Day Eleven – Geothermo
Our first (and only) unapologetically tourist day. Staying outside of West Yellowstone makes this easy as the town, while not a full-on tourist trap, is the cheeseball flag-waving souvenir capital of the park. So we embraced it for the day and headed out with a centerpiece destination of Old Faithful, surrounded by other geological sites both famous and WTF.
But first, of course, we watched the destruction of Yellowstone scene from 2012 to set the mood. Let me note here that this trip (and many before) has been made so much more fun with the use of the newly-renamed GuideAlong. It’s a non-linear, location-based, vehicle-centric audio guide for national parks and other scenic drives. Completely offline too, which is key in the connectivity deserts we’ve been in of late. And for the spaces in between the major destinations we use Autio to provide some insight into just what we’re passing through. Add in Roadside America and Atlas Obscura and there is no lack of information on bizarre Americana. (I’ll do a full post on all the gear, tech, and vehicle shenanigans when the trip is complete.)

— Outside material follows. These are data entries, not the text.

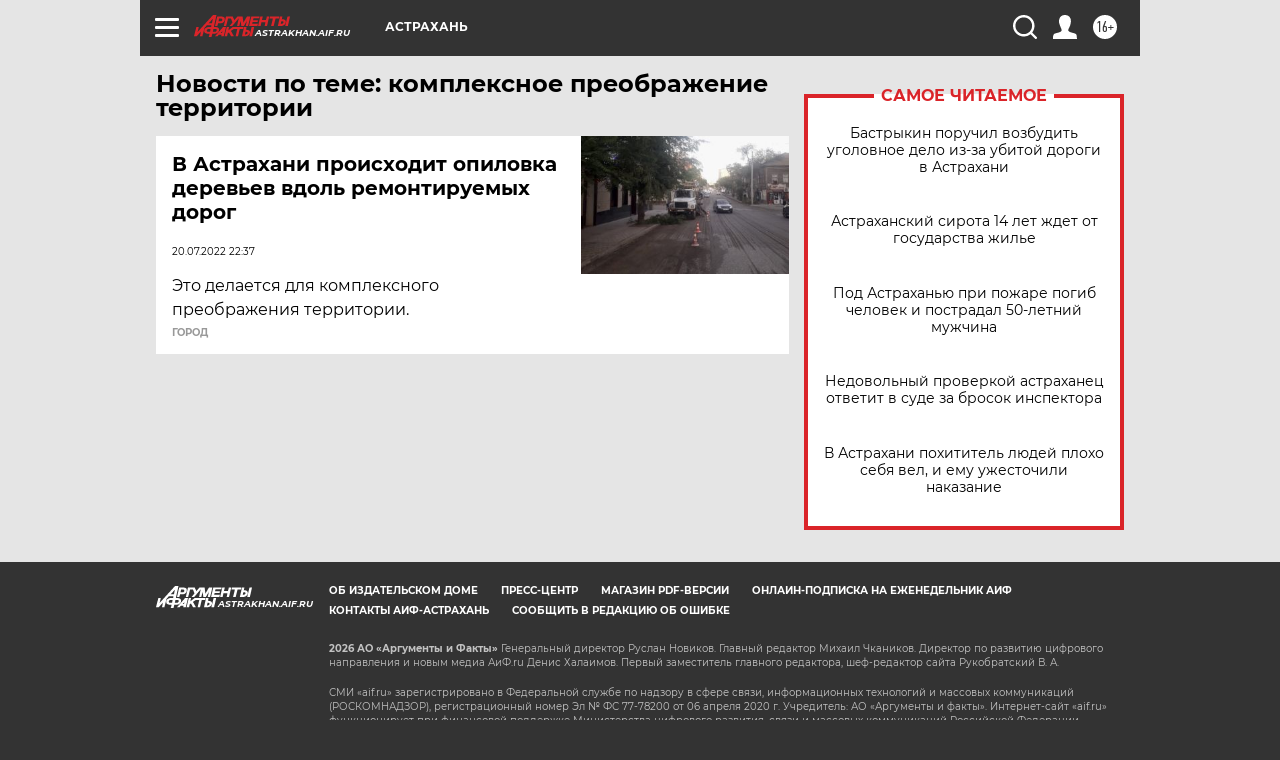

--- FILE ---
content_type: text/html
request_url: https://tns-counter.ru/nc01a**R%3Eundefined*aif_ru/ru/UTF-8/tmsec=aif_ru/584914614***
body_size: -74
content:
ED5B710D6970BC96X1768995990:ED5B710D6970BC96X1768995990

We saw every aspect of the geothermal oddity that is the Yellowstone Supervolcano: boiling mud pools, hot and colorful mineral springs, and geysers to be sure. Old Faithful has changed a lot since I was there as a kid. The geyser still spews pretty consistently, but the infrastructure around it — yikes. It’s a city unto itself now. We were lucky to catch the pressure differential give way without waiting too long and, yep, it’s pretty cool. From there decamped for an off-the-beaten path site outside the park in the US Forest Service-managed area known as Earthquake Lake (Quake Lake to those in the know). It’s the site of massive destruction in 1959 when a 7.5 magnitude temblor rocked the whole area and basically sent a mountain crashing down on sleeping campers. The wreckage killed dozens, stranded many more, and created a new lake. There’s a decidedly un-touristy and lovely information center (and memorial to the dead) run by the Forest Service. There’s even the most unique ghost town I’ve ever seen, the partially submerged cabins (and lots of decades-old half-swamped dead trees) that sit where they were before the waters backed up from the landslide.

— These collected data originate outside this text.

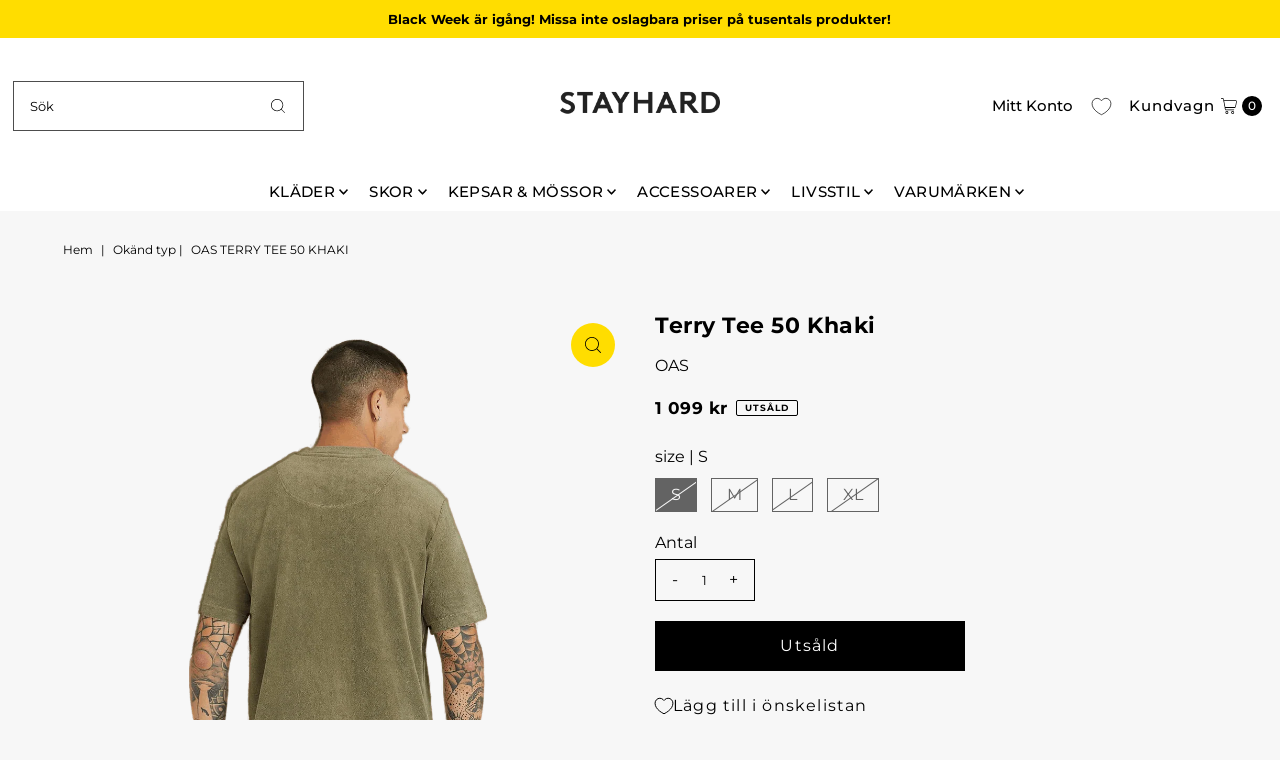

--- FILE ---
content_type: text/html; charset=utf-8
request_url: https://stayhard.com/products/oas-white-terry-tee-50-khaki?view=listing
body_size: 79
content:




<template data-html="listing">

  <div class="product-index-inner">
  
    <div class="so icn">Utsåld</div>
  

  <div class="prod-image">
    <a href="/products/oas-white-terry-tee-50-khaki" title="Terry Tee 50 Khaki">
      <div class="reveal">




<div class="box-ratio " style="padding-bottom: 100.0%;">
  <img src="//stayhard.com/cdn/shop/products/60824-36_002.png?v=1670294138&amp;width=500" alt="" srcset="//stayhard.com/cdn/shop/products/60824-36_002.png?v=1670294138&amp;width=200 200w, //stayhard.com/cdn/shop/products/60824-36_002.png?v=1670294138&amp;width=300 300w, //stayhard.com/cdn/shop/products/60824-36_002.png?v=1670294138&amp;width=400 400w, //stayhard.com/cdn/shop/products/60824-36_002.png?v=1670294138&amp;width=500 500w" width="500" height="500" loading="lazy" fetchpriority="auto" sizes="(min-width: 1601px) 2000px,(min-width: 768px) and (max-width: 1600px) 1200px,(max-width: 767px) 100vw, 900px">
</div>
<noscript><img src="//stayhard.com/cdn/shop/products/60824-36_002.png?v=1670294138&amp;width=500" alt="" srcset="//stayhard.com/cdn/shop/products/60824-36_002.png?v=1670294138&amp;width=352 352w, //stayhard.com/cdn/shop/products/60824-36_002.png?v=1670294138&amp;width=500 500w" width="500" height="500"></noscript>


          
</div>
    </a>
  </div>

  
    <div class="product__grid--buttons">
      

      
    </div>
  

</div>

<div class="product-info">
  <div class="product-info-inner">
    <h3 class="product-title h5">
      <a href="/products/oas-white-terry-tee-50-khaki">
        Terry Tee 50 Khaki
      </a>
    </h3>
    
      <p class="product-vendor">OAS</p>
    

    
<div class="price price--listing price--sold-out "
><dl class="price__regular">
    <dt>
      <span class="visually-hidden visually-hidden--inline">Ursprungligt pris</span>
    </dt>
    <dd>
      <span class="price-item price-item--regular">1 099 kr
</span>
    </dd>
  </dl>
  <dl class="price__sale">
    <dt>
      <span class="visually-hidden visually-hidden--inline">Reapris</span>
    </dt>
    <dd>
      <span class="price-item price-item--sale">1 099 kr
</span>
    </dd>
    <dt>
      <span class="visually-hidden visually-hidden--inline">Ursprungligt pris</span>
    </dt>
    <dd>
      <s class="price-item price-item--regular">
        0 kr
      </s>
    </dd>
  </dl>
  <dl class="price__unit">
    <dt>
      <span class="visually-hidden visually-hidden--inline">Enhetspris</span>
    </dt>
    <dd class="price-unit-price"><span></span><span aria-hidden="true">/</span><span class="visually-hidden">per&nbsp;</span><span></span></dd>
  </dl>
</div>


    <div class="clear"></div>

    <div class="product_listing_options"></div><!-- /.product_listing_options -->

    <form method="post" action="/cart/add" id="product_form_6876969467969" accept-charset="UTF-8" class="shopify-product-form" enctype="multipart/form-data"><input type="hidden" name="form_type" value="product" /><input type="hidden" name="utf8" value="✓" />
      <input  type="hidden" id="" name="id" value=""/>
      <div class="note note-success mt3 js-added-msg" style="display: none">
        <b>Lagt till</b>&nbsp;&nbsp;&nbsp;<a class="underline" href="/cart">Visa varukorg</a> eller <a class="underline" href="/collections/all">Fortsätt handla</a>.
      </div>
      <div class="note note-error js-error-msg" style="display: none">
        <b>Fel med kundvagnen</b>&nbsp;&nbsp;&nbsp;Vissa artiklar blev otillgängliga. Uppdatera kvantiteten och försök igen.
      </div>
      <a class="add js-ajax-submit visually-hidden" href="#"></a>
    <input type="hidden" name="product-id" value="6876969467969" /></form>

  </div>
</div>


</template>


--- FILE ---
content_type: text/css
request_url: https://cdn.appmate.io/themecode/stayhard-com/main/custom.css?generation=1731669013706686
body_size: 318
content:
wishlist-link .wk-button{--icon-size: 19px;--icon-stroke: var(--header-text-color);--icon-stroke-width: .7px;margin:0 3px 0 0}@media only screen and (max-width: 768px){wishlist-link .wk-button{margin:0 -4px}#mobile-header.header__mobile-container .header__shopping-cart-links{right:20px;position:relative}}wishlist-button-product .wk-button,wishlist-button-product .wk-button:hover,wishlist-button-product .wk-button:focus{padding-left:0;outline:none!important}wishlist-product-card .wk-cta-button,wishlist-product-card .wk-cta-button:hover,wishlist-product-card .wk-cta-button:disabled{line-height:1.2}


--- FILE ---
content_type: application/javascript
request_url: https://cdn.appmate.io/themecode/stayhard-com/main/header-link.js?generation=1731626193055474
body_size: -118
content:
export function inject({theme:e}){e.watch({selector:"ul#cart .mini-cart-trigger"},i=>{i.insertBefore(e.createComponent("wishlist-link",{wrap:{name:"li",props:{className:"header__shopping-cart-link cart__link-wishlist device-hide"}},props:{showIcon:!0,showText:!1}}))}),e.watch({selector:".mobile-menu__trigger.desktop-hide .slideout__trigger-mobile-menu"},i=>{i.insertBefore(e.createComponent("wishlist-link",{props:{showIcon:!0,showText:!1,floating:{reference:i,position:{placement:"right",inset:!1},offset:10}}}))})}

The trailer is getting a little college dorm room-y, so my niece made a lovely anything-in-the-fridge stir fry. We made s’mores, fired up the outdoor projector and settled in a for a movie under the stars. A very nice night before our early wake-up to switch our Yellowstone attention from geothermal to zoological tomorrow. Importantly, the most anticipated wildlife sighting of the trip also happens tomorrow: The Arrival of The Mothers.